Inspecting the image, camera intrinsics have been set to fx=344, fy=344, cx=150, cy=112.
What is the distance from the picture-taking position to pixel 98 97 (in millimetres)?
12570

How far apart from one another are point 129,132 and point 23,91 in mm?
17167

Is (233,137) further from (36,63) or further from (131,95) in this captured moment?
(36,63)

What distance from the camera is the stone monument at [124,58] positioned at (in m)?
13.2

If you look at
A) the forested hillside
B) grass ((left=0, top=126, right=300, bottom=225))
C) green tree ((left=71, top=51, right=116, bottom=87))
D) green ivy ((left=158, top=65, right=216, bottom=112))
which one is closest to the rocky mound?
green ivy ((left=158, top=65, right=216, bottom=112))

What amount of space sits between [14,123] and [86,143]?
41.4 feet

——————————

*Description of the task*:
Please give the lines above as a two-column CSV with the header text,answer, with one row for each line that has an answer. Put every field in double quotes and replace any line breaks inside a field with spaces.

*Solution to the problem*:
text,answer
"Inspecting the image, camera intrinsics have been set to fx=344, fy=344, cx=150, cy=112. What is the distance from the picture-taking position to pixel 98 97 (in millimetres)?","12570"
"How far apart from one another are point 129,132 and point 23,91 in mm?","17167"
"Is (233,137) further from (36,63) or further from (131,95) in this captured moment?","(36,63)"
"What distance from the camera is the stone monument at [124,58] positioned at (in m)?","13.2"
"If you look at A) the forested hillside B) grass ((left=0, top=126, right=300, bottom=225)) C) green tree ((left=71, top=51, right=116, bottom=87)) D) green ivy ((left=158, top=65, right=216, bottom=112)) which one is closest to the rocky mound?","green ivy ((left=158, top=65, right=216, bottom=112))"
"What amount of space sits between [14,123] and [86,143]?","41.4 feet"